Written request:
Every entry must be duplicated precisely as written.

Record excerpts:
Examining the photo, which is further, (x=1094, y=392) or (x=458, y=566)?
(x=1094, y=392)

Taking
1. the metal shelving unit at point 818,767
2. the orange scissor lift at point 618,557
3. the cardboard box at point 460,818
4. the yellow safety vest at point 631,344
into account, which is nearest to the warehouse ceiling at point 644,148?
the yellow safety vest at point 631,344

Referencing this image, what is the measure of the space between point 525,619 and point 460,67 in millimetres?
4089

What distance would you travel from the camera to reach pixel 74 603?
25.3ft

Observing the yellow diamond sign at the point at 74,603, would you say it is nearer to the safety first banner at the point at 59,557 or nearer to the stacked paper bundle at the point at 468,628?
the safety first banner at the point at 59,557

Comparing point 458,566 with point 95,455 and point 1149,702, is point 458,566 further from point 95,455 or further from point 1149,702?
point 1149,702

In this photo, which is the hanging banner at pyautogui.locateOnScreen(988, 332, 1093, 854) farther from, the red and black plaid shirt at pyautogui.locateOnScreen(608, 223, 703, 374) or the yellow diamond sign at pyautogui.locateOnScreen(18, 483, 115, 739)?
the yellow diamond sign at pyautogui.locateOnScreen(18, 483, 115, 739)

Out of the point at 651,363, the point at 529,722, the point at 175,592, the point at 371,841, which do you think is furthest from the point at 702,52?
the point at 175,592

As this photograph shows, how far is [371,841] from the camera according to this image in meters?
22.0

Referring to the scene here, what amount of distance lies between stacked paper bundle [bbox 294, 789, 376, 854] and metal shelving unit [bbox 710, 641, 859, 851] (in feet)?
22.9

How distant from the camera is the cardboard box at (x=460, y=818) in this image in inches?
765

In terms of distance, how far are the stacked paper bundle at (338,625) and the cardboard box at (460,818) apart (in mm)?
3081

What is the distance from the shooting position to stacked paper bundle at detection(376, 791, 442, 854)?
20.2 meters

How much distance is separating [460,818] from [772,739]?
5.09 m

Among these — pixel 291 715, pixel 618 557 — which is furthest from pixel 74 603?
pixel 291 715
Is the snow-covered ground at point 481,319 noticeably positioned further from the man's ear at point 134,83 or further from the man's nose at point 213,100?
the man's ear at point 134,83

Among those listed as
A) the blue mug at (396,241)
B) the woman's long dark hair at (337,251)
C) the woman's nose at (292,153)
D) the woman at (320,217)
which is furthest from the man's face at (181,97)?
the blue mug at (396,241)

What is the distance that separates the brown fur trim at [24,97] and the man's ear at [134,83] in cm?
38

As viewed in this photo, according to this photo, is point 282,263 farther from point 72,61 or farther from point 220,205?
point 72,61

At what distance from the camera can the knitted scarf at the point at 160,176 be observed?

Solution below:
Examining the photo, which is further, (x=1094, y=392) or (x=458, y=566)?
(x=1094, y=392)

Taking
1. the metal shelving unit at point 818,767
2. the orange scissor lift at point 618,557
3. the cardboard box at point 460,818
4. the yellow safety vest at point 631,344
into account, which is nearest to the warehouse ceiling at point 644,148?
the yellow safety vest at point 631,344

Referencing this image, what is the measure of the space between point 525,619 and point 460,67 in millimetres?
4089

What distance would you travel from the camera to reach pixel 74 603?
25.3ft

Observing the yellow diamond sign at the point at 74,603, would you say it is nearer to the safety first banner at the point at 59,557 or nearer to the stacked paper bundle at the point at 468,628?
the safety first banner at the point at 59,557

Comparing point 458,566 with point 95,455 and point 1149,702, is point 458,566 further from point 95,455 or further from point 1149,702?
point 1149,702

In this photo, which is the hanging banner at pyautogui.locateOnScreen(988, 332, 1093, 854) farther from, the red and black plaid shirt at pyautogui.locateOnScreen(608, 223, 703, 374) or the yellow diamond sign at pyautogui.locateOnScreen(18, 483, 115, 739)?
the yellow diamond sign at pyautogui.locateOnScreen(18, 483, 115, 739)

Out of the point at 651,363, the point at 529,722, the point at 175,592, the point at 371,841, which do you think is furthest from the point at 702,52?
the point at 175,592

As this photograph shows, how far is [371,841] from the camera according to this image in meters?
22.0

Referring to the scene here, what amount of distance lies between stacked paper bundle [bbox 294, 789, 376, 854] and metal shelving unit [bbox 710, 641, 859, 851] (in feet)?
22.9

How distant from the camera is the cardboard box at (x=460, y=818) in this image in inches?
765

In terms of distance, how far are the stacked paper bundle at (338,625) and the cardboard box at (460,818) apart (in mm)?
3081

What is the distance from the shooting position to stacked paper bundle at detection(376, 791, 442, 854)?
20.2 meters

How much distance is separating [460,818] from [772,739]?
5.09 m

Among these — pixel 291 715, pixel 618 557 — which is furthest from pixel 74 603?
pixel 291 715
Is the snow-covered ground at point 481,319 noticeably positioned further from the man's ear at point 134,83 or further from the man's nose at point 213,100?
the man's ear at point 134,83

Among those listed as
A) the blue mug at (396,241)
B) the woman's long dark hair at (337,251)
C) the woman's nose at (292,153)
D) the woman at (320,217)
which is furthest from the man's face at (181,97)?
the blue mug at (396,241)

What is the distance that separates the brown fur trim at [24,97] and the man's ear at [134,83] in cm?
38

As viewed in this photo, according to this photo, is point 282,263 farther from point 72,61 or farther from point 220,205?
point 72,61

At what distance from the camera can the knitted scarf at the point at 160,176 be observed?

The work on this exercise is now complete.